Мысль большого лироэпического стихотворения, сопоставляющего мирную вольность полудиких кочевий, величавую в своем смирении, невинную и радостную в первобытной простоте и беспечной нищете своей, но ужасающую «сына городов», который «для себя лишь хочет воли», самою своею безусловностью, – с байроническим мятежом своеначальной личности против общественного начала, равно с нею несовместимого в органически бытовых, как и в искусственно осложненных формах общежития, – мысль стихотворения, которое бы музыкально сплело обе эти темы и обострило их противоречие до трагического конфликта «роковых страстей», свободно развивающихся в обеих сферах по присущему каждой из них внутреннему закону, – эта общая идея более или менее смутно или отчетливо предносилась Пушкину, быть может, уже в последнюю пору его пребывания в Бессарабии; но утверждать, что он покинул Кишинев с готовым замыслом «Цыган» или хотя бы с первыми и отрывочными опытами его осуществления в слове, мы не имеем твердого основания.
Установлено, что поэма «Цыганы», являющая торжество таланта уже возмужалого, создавалась поэтом в Одессе, в начале 1824 года, или уже ранее, но совершенно созрела в столь благотворном для его художественного творчества уединении села Михайловского, где он закончил ее 10 октября 1824 года. Из связи письма к кн. П. Вяземскому, в котором поэт сообщает другу: «Сегодня кончил поэму
II
Известно, что внимание Пушкина в Кишиневе с живостью устремлялось на все, что делалось ему непосредственно доступным из области этнографических наблюдений и, в частности, из народной поэзии племен, с коими прямо или косвенно знакомила его местность и сближала среда[185]

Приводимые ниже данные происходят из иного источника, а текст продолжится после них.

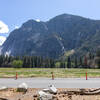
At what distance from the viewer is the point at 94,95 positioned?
354 inches

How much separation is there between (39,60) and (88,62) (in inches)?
1825

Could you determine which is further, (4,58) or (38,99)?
(4,58)

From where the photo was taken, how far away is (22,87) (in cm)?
1037

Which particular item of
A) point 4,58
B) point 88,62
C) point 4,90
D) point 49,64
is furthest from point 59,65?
point 4,90

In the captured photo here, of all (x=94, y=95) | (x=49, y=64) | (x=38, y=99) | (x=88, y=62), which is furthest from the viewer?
(x=49, y=64)

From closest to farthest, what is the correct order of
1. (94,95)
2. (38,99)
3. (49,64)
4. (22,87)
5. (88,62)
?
(38,99) < (94,95) < (22,87) < (88,62) < (49,64)

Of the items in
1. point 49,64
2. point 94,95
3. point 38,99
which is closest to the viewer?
point 38,99

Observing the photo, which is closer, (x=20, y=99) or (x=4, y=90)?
(x=20, y=99)

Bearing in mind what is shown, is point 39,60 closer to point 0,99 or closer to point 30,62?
point 30,62

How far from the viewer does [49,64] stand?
452 ft

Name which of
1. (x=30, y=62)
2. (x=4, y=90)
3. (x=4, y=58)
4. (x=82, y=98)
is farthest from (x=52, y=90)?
(x=4, y=58)

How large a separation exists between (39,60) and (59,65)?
21.7 metres

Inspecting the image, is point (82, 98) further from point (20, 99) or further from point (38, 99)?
point (20, 99)

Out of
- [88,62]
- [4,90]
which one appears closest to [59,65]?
[88,62]
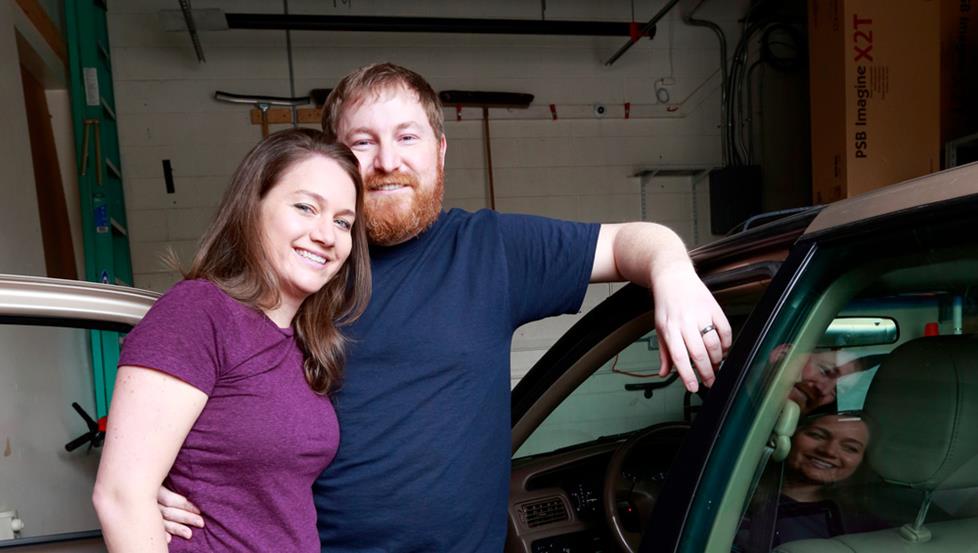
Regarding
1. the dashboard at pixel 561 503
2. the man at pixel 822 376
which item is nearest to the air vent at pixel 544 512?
the dashboard at pixel 561 503

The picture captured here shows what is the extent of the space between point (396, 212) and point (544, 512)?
1.04m

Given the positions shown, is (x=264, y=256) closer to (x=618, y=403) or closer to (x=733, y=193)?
(x=618, y=403)

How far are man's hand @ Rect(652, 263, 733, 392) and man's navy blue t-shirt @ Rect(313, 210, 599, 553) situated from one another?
32 centimetres

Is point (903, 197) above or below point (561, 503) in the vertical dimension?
above

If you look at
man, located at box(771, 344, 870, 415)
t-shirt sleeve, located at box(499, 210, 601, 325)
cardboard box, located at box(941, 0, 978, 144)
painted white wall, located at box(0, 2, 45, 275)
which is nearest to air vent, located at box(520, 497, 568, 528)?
t-shirt sleeve, located at box(499, 210, 601, 325)

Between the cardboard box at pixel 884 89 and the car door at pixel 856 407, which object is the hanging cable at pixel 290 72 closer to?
the cardboard box at pixel 884 89

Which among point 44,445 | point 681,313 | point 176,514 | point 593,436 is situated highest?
point 681,313

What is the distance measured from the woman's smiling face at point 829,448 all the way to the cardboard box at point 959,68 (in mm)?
4425

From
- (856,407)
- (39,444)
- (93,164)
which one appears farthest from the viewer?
(93,164)

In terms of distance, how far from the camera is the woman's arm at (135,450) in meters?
0.86

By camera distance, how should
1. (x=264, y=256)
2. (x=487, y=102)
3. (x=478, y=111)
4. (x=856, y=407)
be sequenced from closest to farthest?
(x=856, y=407), (x=264, y=256), (x=487, y=102), (x=478, y=111)

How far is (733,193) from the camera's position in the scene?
17.6ft

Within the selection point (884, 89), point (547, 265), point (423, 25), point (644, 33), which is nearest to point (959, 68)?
point (884, 89)

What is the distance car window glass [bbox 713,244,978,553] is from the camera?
0.73 metres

. Так, наряду с южнославянскими песнями, которые поэт при любом представившемся случае записывал, он переложил две румынские: осенью 1820 г. – песню, услышанную им от молдаванки Мариулы (Мариолицы или Маргёлы), прислуживавшей в одном кишиневском трактире, – «Черную шаль»; позднее – хору «Ардима, Фриджима», исполнявшуюся капеллой дворовых цыган, «лаутарей», в одном из кишиневских боярских домов[186]. Эта хора, вольно, но с приблизительным сохранением стихотворного размера, пересказанная Пушкиным, была включена им в задуманную поэму и оказалась в ней «Песнею Земфиры».Нам кажется, что именно эта молдаванская хора была зерном, из которого выросла поэма, зародышем лирического одушевления и драматического пафоса, естественно раскрывшихся в действии, которое только произвол художника, или – точнее – его вкус к приемам Байрона, облек в форму романтического эпоса, тогда как по существу этот эпос остается лирическою драмой. Хора представила воображению поэта характер Земфиры и с ним вместе всю пламенную страстность полудикого народа в ее вольнолюбивой безудержности и роковой неукротимости. Прибавим, что впечатление хоровой поддержки и общности лирического энтузиазма должно было предопределить с самого начала важнейшую особенность поэмы; ее напоминающую древние трагедии, скрытую хорическую структуру, сказавшуюся в противопоставлении уединенной воли и судьбы героя внутренне согласному и потому столь цельному и незыблемому нравственному миропониманию и верховному суду свободной общины.
III
Этим первоначальным внушением объясняется, на наш взгляд, легкая заметная односторонность поэмы в изображении страстей бродячего племени, мятежность которых является в ней как бы уделом одних женщин: кажется, будто в этом раю первобытной гармонии нарушение равновесия живых сил возникает не иначе, как по вине извечно той же древней Евы или Пандоры. Основным в цыганской стихии Пушкин воспринял именно женский тип и его же сделал носителем более или менее выявившегося в кочевой и соборной жизни индивидуального начала, представив из обоих мужеских представителей цыганства одному (молодому Цыгану) роль формально и внутренне второстепенную, другому (старику) – роль как бы предводителя хора, почтенный сан мудрого соборною мудростью выразителя начал общинного, сверхличного сознания. Этот основной женский тип сочетался в фантазии поэта с глубоко женственным и музыкальным именем: Мариула.